Description of the task -
Please convert the items below into a JSON list of strings, one string per line, with blank lines left out.

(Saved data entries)
----

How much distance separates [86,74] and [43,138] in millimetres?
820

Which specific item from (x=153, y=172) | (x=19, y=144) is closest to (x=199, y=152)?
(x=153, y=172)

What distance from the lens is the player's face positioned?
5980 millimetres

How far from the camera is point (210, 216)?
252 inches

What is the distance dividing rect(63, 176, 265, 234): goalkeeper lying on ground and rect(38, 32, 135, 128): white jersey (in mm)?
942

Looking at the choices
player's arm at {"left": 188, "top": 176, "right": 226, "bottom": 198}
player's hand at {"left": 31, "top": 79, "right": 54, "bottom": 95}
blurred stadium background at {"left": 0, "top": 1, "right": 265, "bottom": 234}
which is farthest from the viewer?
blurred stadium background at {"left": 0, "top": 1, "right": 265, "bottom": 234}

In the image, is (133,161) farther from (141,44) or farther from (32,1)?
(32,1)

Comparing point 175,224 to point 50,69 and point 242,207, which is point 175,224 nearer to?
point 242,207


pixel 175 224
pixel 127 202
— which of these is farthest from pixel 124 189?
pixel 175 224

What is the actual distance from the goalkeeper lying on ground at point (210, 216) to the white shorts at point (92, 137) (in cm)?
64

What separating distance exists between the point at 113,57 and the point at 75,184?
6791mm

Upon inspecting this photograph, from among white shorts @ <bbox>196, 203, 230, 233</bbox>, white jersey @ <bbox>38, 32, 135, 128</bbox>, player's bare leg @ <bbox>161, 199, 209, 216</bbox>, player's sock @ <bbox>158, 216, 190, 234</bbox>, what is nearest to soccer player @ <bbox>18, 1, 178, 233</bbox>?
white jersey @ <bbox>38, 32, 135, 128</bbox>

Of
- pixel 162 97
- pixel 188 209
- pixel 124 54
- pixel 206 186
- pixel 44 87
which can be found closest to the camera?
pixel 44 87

----

Output below -
[
  "How much distance separates [86,74] and [43,138] in millimetres?",
  "820",
  "Which specific item from (x=153, y=172) | (x=19, y=144) is closest to (x=199, y=152)?",
  "(x=153, y=172)",
  "What distance from the lens is the player's face positioned?",
  "5980 millimetres",
  "How far from the camera is point (210, 216)?",
  "252 inches",
  "What is the distance dividing rect(63, 176, 265, 234): goalkeeper lying on ground and rect(38, 32, 135, 128): white jersey (in mm)?",
  "942",
  "Looking at the choices",
  "player's arm at {\"left\": 188, \"top\": 176, \"right\": 226, \"bottom\": 198}",
  "player's hand at {\"left\": 31, \"top\": 79, \"right\": 54, \"bottom\": 95}",
  "blurred stadium background at {\"left\": 0, \"top\": 1, \"right\": 265, \"bottom\": 234}",
  "which is farthest from the viewer?",
  "blurred stadium background at {\"left\": 0, \"top\": 1, \"right\": 265, \"bottom\": 234}",
  "In the image, is (133,161) farther from (141,44) or farther from (32,1)?",
  "(32,1)",
  "Comparing point 175,224 to point 50,69 and point 242,207, which is point 175,224 nearer to?",
  "point 242,207",
  "pixel 175 224",
  "pixel 127 202",
  "— which of these is farthest from pixel 124 189?",
  "pixel 175 224",
  "What is the actual distance from the goalkeeper lying on ground at point (210, 216) to the white shorts at point (92, 137) (in cm)?",
  "64",
  "What separating distance exists between the point at 113,57 and the point at 75,184?",
  "6791mm",
  "Upon inspecting this photograph, from among white shorts @ <bbox>196, 203, 230, 233</bbox>, white jersey @ <bbox>38, 32, 135, 128</bbox>, player's bare leg @ <bbox>161, 199, 209, 216</bbox>, player's sock @ <bbox>158, 216, 190, 234</bbox>, what is nearest to soccer player @ <bbox>18, 1, 178, 233</bbox>?",
  "white jersey @ <bbox>38, 32, 135, 128</bbox>",
  "Of",
  "- pixel 162 97",
  "- pixel 188 209",
  "- pixel 124 54",
  "- pixel 206 186",
  "- pixel 44 87",
  "which can be found closest to the camera?",
  "pixel 44 87"
]